AMY WALTER, The National Journal: I guess the answer is everywhere. I mean, the appeal was amazing. You look at everything from on the issues, where he beat Hillary Clinton on everything from -- we assumed that he would win on the issue of the war.
But on the economy, voters who said that was their top issue, he beat her by 10 points. He even beat her among what's supposed to be her marquee issue, health care.
So not only was he able to win because of the incredible turnout we've talked about, new voters, the fact here that we know that so much of the vote now coming from people who said this is their very first time voting, he won that group overwhelmingly.
But it was more than just turnout. He actually also won the issues argument.
MARGARET WARNER: And, of course, when you asked these voters what was most important to them, it was very much what Obama had stressed.
STUART ROTHENBERG, Rothenberg Political Report: Well, the top candidate quality -- 52 percent of the Democratic caucus attendees said "can bring change," he won 51 percent of those, Edwards at 20 percent, Clinton at 19 percent.

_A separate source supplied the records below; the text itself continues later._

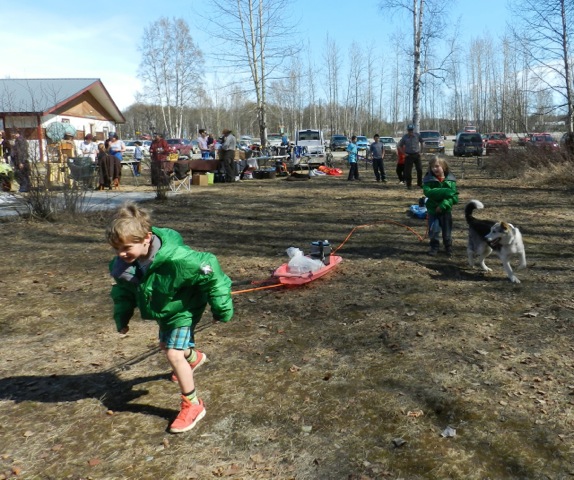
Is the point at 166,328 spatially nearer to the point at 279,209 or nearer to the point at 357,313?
the point at 357,313

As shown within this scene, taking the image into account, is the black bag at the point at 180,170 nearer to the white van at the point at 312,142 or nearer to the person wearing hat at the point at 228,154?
the person wearing hat at the point at 228,154

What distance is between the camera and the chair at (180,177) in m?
14.9

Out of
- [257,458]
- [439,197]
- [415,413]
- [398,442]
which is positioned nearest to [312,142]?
[439,197]

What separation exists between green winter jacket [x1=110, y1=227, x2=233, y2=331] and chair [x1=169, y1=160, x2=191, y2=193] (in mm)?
12162

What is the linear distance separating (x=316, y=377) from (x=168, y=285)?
53.4 inches

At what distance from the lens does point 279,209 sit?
37.5 feet

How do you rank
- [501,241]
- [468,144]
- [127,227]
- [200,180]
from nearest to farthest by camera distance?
[127,227] → [501,241] → [200,180] → [468,144]

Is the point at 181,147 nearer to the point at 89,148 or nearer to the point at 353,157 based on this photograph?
the point at 89,148

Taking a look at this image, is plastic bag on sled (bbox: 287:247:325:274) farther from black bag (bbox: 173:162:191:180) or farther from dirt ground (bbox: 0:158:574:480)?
black bag (bbox: 173:162:191:180)

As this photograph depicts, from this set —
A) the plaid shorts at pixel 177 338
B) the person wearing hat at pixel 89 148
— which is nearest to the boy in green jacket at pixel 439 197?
the plaid shorts at pixel 177 338

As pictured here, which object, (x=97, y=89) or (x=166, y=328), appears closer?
(x=166, y=328)

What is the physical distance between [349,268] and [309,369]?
9.21ft

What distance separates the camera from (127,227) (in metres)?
2.59

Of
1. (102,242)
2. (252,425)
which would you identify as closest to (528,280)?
(252,425)
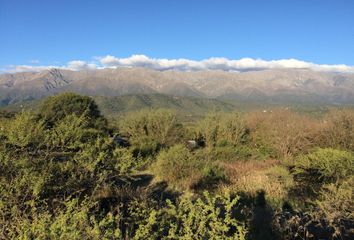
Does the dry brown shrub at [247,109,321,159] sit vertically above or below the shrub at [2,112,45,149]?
below

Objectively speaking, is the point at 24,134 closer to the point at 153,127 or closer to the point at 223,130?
the point at 153,127

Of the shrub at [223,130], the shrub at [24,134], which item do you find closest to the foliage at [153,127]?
the shrub at [223,130]

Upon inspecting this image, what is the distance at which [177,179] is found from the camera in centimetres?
1411

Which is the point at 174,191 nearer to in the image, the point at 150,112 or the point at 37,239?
the point at 37,239

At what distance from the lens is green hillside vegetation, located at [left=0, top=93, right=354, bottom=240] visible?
4.55m

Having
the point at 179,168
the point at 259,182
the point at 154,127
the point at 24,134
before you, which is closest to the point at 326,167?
the point at 259,182

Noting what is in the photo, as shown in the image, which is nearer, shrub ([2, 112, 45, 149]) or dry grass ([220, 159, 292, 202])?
shrub ([2, 112, 45, 149])

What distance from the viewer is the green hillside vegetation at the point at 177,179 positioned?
14.9 feet

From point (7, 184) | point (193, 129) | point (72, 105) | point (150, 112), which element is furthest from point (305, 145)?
point (72, 105)

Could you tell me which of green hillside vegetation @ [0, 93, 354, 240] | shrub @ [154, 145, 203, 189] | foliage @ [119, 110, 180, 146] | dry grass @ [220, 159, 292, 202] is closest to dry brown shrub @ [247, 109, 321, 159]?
green hillside vegetation @ [0, 93, 354, 240]

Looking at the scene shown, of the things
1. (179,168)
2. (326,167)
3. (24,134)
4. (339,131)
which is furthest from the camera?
(339,131)

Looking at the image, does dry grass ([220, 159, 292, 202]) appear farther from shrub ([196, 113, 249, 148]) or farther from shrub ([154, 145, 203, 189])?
shrub ([196, 113, 249, 148])

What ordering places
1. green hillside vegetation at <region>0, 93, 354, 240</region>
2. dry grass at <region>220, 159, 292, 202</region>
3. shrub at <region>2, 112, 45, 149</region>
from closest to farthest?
1. green hillside vegetation at <region>0, 93, 354, 240</region>
2. shrub at <region>2, 112, 45, 149</region>
3. dry grass at <region>220, 159, 292, 202</region>

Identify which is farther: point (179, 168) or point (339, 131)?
point (339, 131)
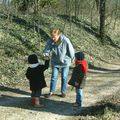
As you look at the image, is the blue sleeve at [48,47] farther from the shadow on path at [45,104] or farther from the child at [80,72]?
the shadow on path at [45,104]

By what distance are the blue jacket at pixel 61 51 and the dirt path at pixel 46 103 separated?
42.7 inches

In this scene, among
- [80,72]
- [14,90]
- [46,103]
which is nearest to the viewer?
[80,72]

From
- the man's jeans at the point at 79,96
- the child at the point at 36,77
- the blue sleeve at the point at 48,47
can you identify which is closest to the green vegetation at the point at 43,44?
the man's jeans at the point at 79,96

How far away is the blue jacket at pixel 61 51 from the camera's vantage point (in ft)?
39.1

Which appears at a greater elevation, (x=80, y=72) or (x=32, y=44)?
(x=80, y=72)

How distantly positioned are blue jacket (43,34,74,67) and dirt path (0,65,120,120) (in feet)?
3.56

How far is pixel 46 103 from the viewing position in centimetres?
1143

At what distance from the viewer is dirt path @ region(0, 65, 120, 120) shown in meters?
10.0

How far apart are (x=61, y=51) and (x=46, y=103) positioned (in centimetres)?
160

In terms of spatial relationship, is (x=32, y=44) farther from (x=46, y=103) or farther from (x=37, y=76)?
(x=37, y=76)

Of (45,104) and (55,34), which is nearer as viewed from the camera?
(45,104)

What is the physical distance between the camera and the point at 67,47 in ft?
39.3

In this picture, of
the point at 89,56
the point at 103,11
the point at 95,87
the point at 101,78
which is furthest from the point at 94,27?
the point at 95,87

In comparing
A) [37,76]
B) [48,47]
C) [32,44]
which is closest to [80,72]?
[37,76]
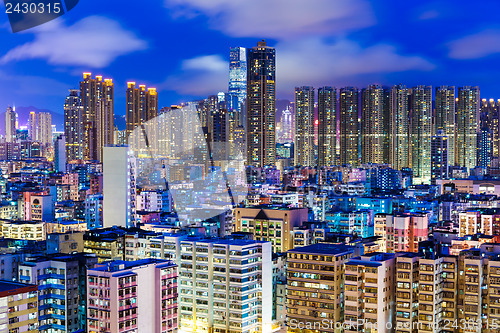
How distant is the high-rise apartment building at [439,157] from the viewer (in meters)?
24.0

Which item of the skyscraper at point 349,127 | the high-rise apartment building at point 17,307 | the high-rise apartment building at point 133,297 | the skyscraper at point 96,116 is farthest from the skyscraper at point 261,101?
the high-rise apartment building at point 17,307

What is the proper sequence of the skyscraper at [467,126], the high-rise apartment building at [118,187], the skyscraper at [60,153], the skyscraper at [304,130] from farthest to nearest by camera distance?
1. the skyscraper at [304,130]
2. the skyscraper at [467,126]
3. the skyscraper at [60,153]
4. the high-rise apartment building at [118,187]

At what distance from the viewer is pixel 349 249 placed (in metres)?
7.92

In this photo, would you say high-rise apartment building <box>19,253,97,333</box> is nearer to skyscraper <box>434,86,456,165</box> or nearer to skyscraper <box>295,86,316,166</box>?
skyscraper <box>295,86,316,166</box>

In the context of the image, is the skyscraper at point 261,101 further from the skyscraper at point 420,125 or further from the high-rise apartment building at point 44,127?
the high-rise apartment building at point 44,127

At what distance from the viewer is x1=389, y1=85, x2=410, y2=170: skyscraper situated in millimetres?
29406

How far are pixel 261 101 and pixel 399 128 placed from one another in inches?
255

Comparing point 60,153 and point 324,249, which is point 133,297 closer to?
point 324,249

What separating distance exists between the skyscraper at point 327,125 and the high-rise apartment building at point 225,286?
2267cm

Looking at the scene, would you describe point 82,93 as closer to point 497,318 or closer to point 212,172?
point 212,172

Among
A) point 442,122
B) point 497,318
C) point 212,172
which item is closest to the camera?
point 497,318

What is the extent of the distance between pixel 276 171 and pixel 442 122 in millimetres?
9863

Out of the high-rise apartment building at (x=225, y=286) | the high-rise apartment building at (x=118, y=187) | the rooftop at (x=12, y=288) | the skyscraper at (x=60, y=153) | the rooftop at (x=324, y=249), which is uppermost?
the skyscraper at (x=60, y=153)

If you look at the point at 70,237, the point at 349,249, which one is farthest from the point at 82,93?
the point at 349,249
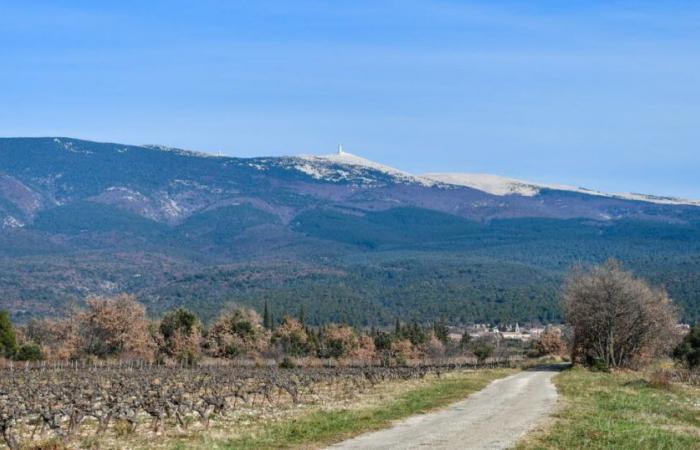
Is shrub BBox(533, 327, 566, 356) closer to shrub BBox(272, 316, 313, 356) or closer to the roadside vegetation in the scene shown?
the roadside vegetation

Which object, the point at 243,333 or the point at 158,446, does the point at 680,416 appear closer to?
the point at 158,446

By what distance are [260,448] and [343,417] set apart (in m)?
7.89

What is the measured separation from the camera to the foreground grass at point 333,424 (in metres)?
27.9

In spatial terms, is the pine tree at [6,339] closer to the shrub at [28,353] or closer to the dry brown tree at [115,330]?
the shrub at [28,353]

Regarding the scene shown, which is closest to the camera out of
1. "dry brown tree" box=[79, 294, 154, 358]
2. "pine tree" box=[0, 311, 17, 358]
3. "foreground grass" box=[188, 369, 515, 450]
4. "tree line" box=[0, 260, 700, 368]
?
"foreground grass" box=[188, 369, 515, 450]

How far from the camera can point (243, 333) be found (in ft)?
399

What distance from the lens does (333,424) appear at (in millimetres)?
32031

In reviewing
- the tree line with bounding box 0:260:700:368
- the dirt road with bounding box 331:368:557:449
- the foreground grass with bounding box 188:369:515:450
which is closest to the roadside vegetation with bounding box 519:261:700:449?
the tree line with bounding box 0:260:700:368

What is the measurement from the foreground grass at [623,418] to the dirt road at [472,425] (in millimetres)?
844

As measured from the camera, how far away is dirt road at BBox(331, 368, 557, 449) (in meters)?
27.0

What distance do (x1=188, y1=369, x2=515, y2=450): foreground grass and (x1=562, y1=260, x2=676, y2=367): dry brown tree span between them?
2624cm

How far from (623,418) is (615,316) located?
A: 37.2 metres

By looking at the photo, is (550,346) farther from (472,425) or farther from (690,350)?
(472,425)

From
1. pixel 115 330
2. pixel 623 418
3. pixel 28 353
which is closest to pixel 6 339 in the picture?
pixel 28 353
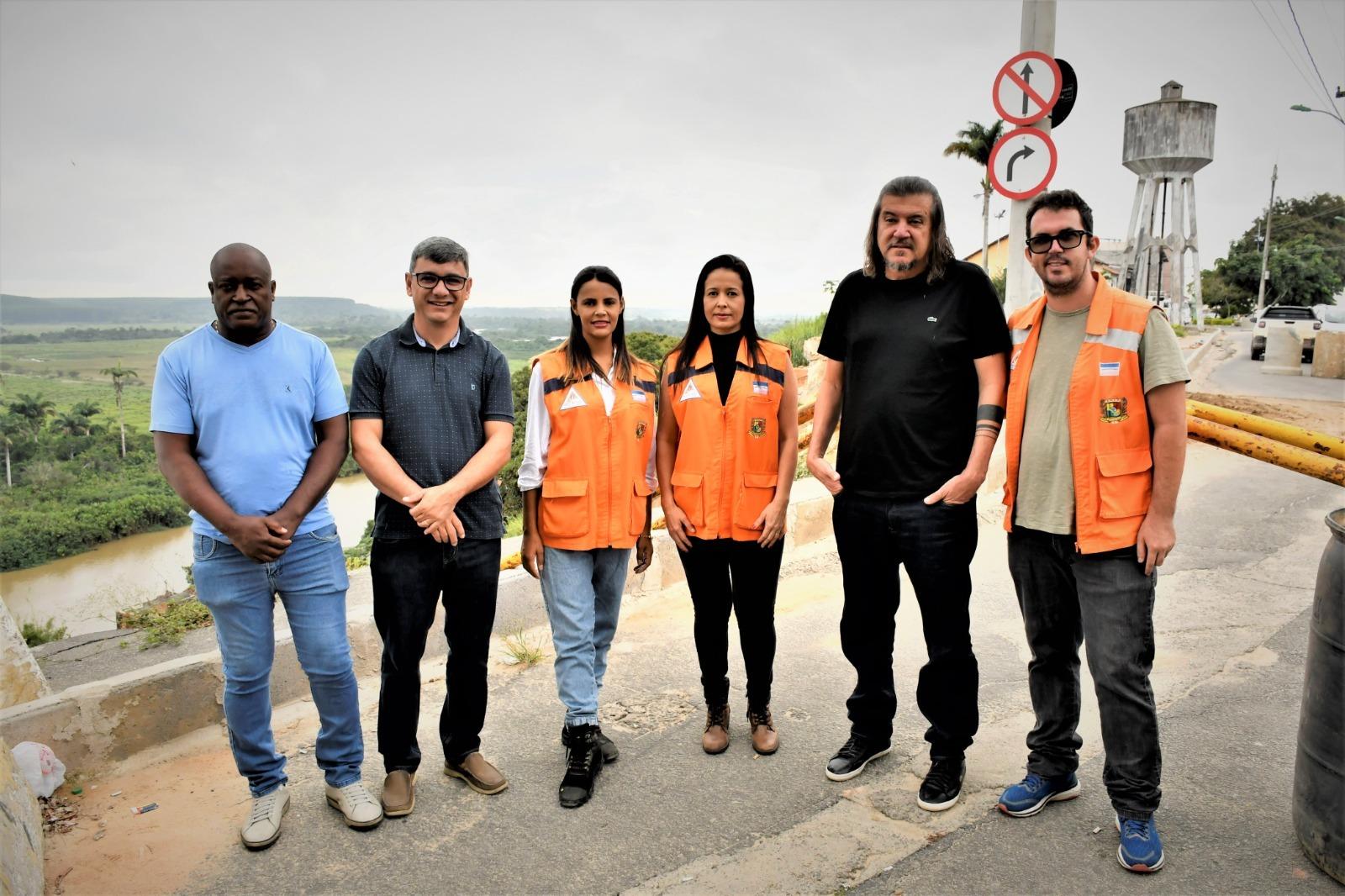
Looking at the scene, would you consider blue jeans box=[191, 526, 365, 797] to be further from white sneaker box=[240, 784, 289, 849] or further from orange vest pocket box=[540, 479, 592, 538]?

Never attended a caucus, about 57 percent of Democrats, he won 41 percent. He won women. He won urban voters. He won very liberal and somewhat liberal voters. He won the two young demographic groups, younger voters. It was a stunning victory across the board.
MARGARET WARNER: And Hillary Clinton, where did she show strength? And where did her whole strategy fall short from what we can see about the vote?
AMY WALTER: Well, I think it summed up pretty quickly in what Stu pointed out, when 52 percent of Democrats say they wanted a candidate who could bring about change, 19 percent said they wanted somebody who cares about people. Only 8 percent said electability was their number-one issue.
She did very well. Actually, that's not where she did as well. She did as well on experience. She trounced him on experience, but only 20 percent of voters said that that was a very important concern for them.
So she did well where she needed to, but it just wasn't the top issue.
STUART ROTHENBERG: Let me give her just one little hope here, a strap to hang on here. Among Democrats only, it was Obama 32 percent, Clinton 31 percent. So among core Democrats, she held him about even. There are going to be places where only core Democrats are going to vote.